Visit the Great Hall: The Great Hall, built for James IV in 1503, is one of the largest and most impressive of its kind in Scotland. Its vaulted wooden roof and grand fireplaces are a sight to behold and it’s easy to imagine how grand the banquets and royal gatherings must have been back in the day.
The Stirling Heads Gallery: This gallery offers an interactive experience, showcasing a collection of oak medallions known as the ‘Stirling Heads.’ Learn about the castle’s history through these intricately carved heads which depict kings, queens, characters from the bible, and classical mythology.
Tours: To immerse yourself in the history of Stirling Castle, take an audio tour from the ticket office and walk around the castle at your own pace. Alternatively, take a guided tour with knowledgeable guides to learn fascinating details about the castle, including its previous occupants and significant events that occurred over the years.
Stroll around the Castle Gardens: The castle’s gardens, with their manicured lawns and colourful borders, are a lovely place to stroll around on a sunny day. Take in the peace and quiet of the Queen Anne’s Garden or look over its walls for stunning views of the surrounding countryside.
Things to Do Nearby
Church of the Holy Rude. St John St, Stirling FK8 1ED. 3-minute walk.
A 15th-century church that is still an active place of worship. The church hosted the coronation of King James VI in 1567. It is open to the public when services are not running.
Stirling Old Town Jail. St. John St., Stirling, FK8 1EA, is a 3-minute walk.
A history-themed tourist attraction that takes visitors on a journey through the 170 years that the building served as a prison. Prison guards take visitors on a tour of the jail to show them what it was like for inmates in the 1800s.
Argyll’s Lodging. Castle Hill, Stirling FK8 1EG. 2-minute walk.
A 17th-century nobleman’s home that was built for those serving the royal court at the castle. Most of the tapestries and original artworks are on display. Entry to Argyll’s Lodging is by guided tour only.
The King’s Knot. 4-minute drive.
A large green space below Stirling Castle that was once the recreation area for royalty. At one time formal gardens were laid in the park but now only the earthworks remain.

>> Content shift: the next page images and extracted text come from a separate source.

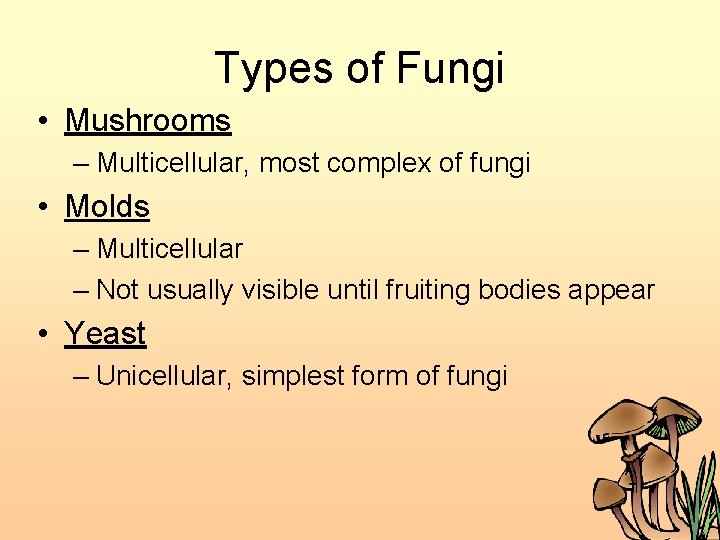 Types of Fungi

• Mushrooms
– Multicellular, most complex of fungi

• Molds
– Multicellular
– Not usually visible until fruiting bodies appear

• Yeast
– Unicellular, simplest form of fungi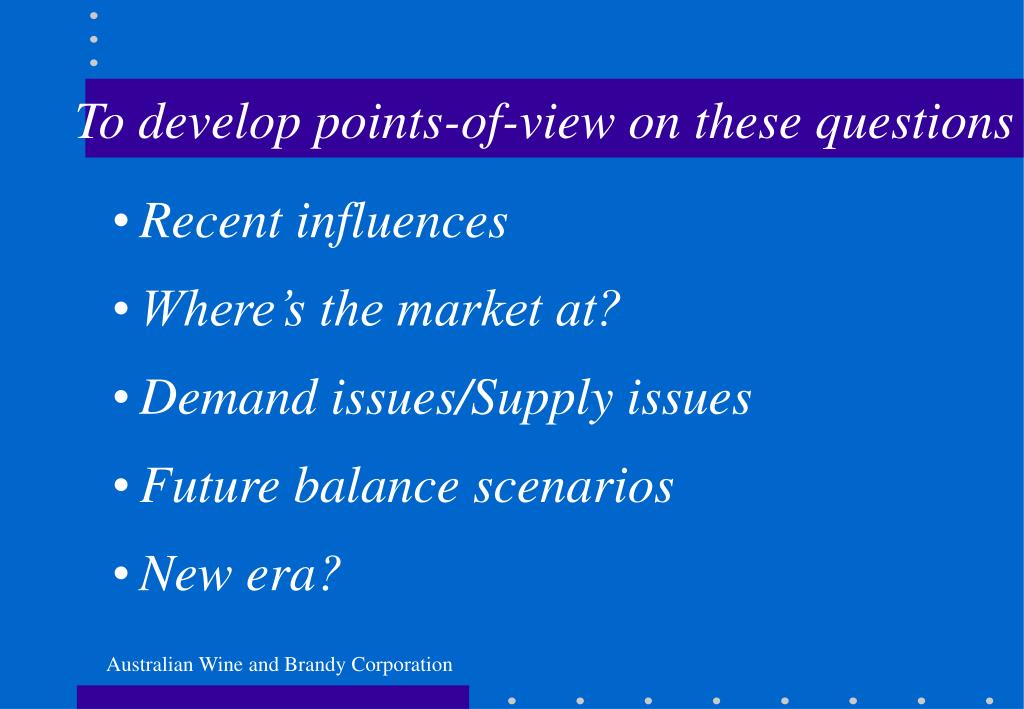 To develop points-of-view on these questions

• Recent influences
• Where’s the market at?
• Demand issues/Supply issues
• Future balance scenarios
• New era?

Australian Wine and Brandy Corporation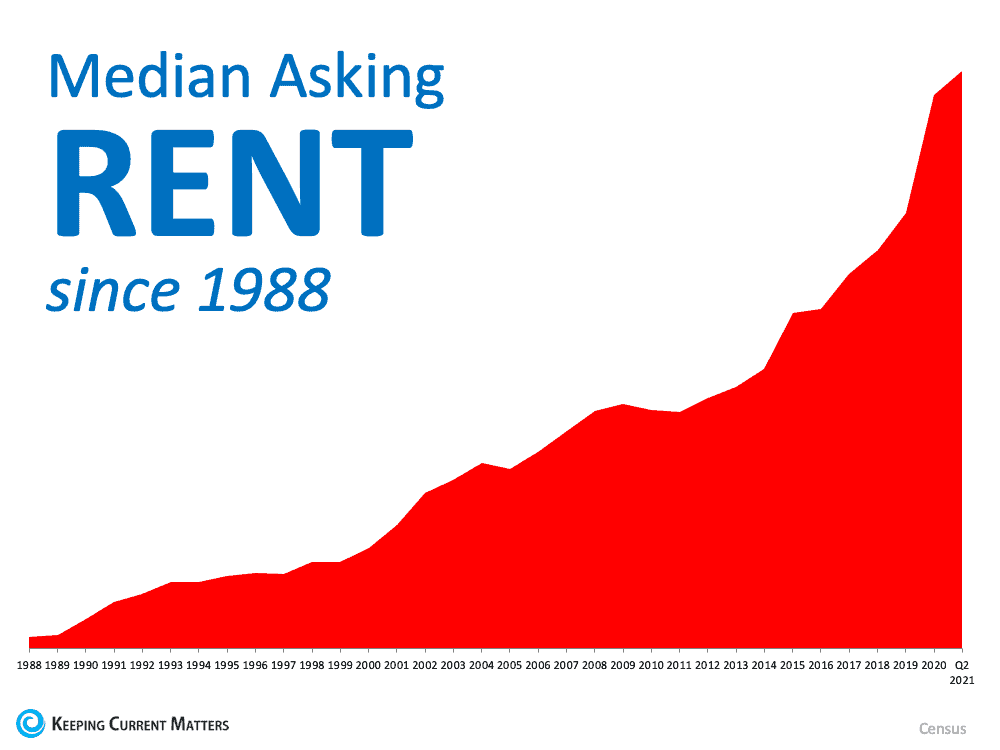 Median Asking
RENT
since 1988

1988 1989 1990 1991 1992 1993 1994 1995 1996 1997 1998 1999 2000 2001 2002 2003 2004 2005 2006 2007 2008 2009 2010 2011 2012 2013 2014 2015 2016 2017 2018 2019 2020 Q2 2021

KEEPING CURRENT MATTERS

Census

Old Town Cemetery. Stirling FK8 1EG. 1-minute walk.
This extensive cemetery sits between Stirling Castle and Holy Rude church. It contains a number of historically important monuments including the Star Pyramid and the Martyrs Monument.
Frequently Asked Questions
Is Stirling Castle worth visiting?
Stirling Castle is definitely worth visiting. It rates 4.5/5 on TripAdvisor and #5 of 97 things to do in Stirling. The castle is famous for its royal quarters, Great Hall, and regimental museums.
Why is Stirling Castle famous?
Stirling Castle was once the main royal stronghold in Scotland and had even more importance than Edinburgh Castle.
It was the childhood home of Mary Queen of Scots and James VI and was a major player in the Wars of Independence when it changed ownership 8 times in 50 years.
It was also an important military base for the Argyll and Sutherland Highlanders regiments, and today it is one of the most-visited tourist attractions in Scotland.
Did Mary Queen of Scots live in Stirling Castle?
Mary Queen of Scots spent her childhood years in Stirling Castle. She moved from Linlithgow Palace to the castle on the 27th July 1543.
She was crowned ruler of Scotland just six weeks later and spent the next four years in Stirling Castle for her own safety.
Who lives in Stirling Castle now?
No one lives in Stirling Castle today. Historic Environment Scotland owns and operates it as a historic tourist attraction.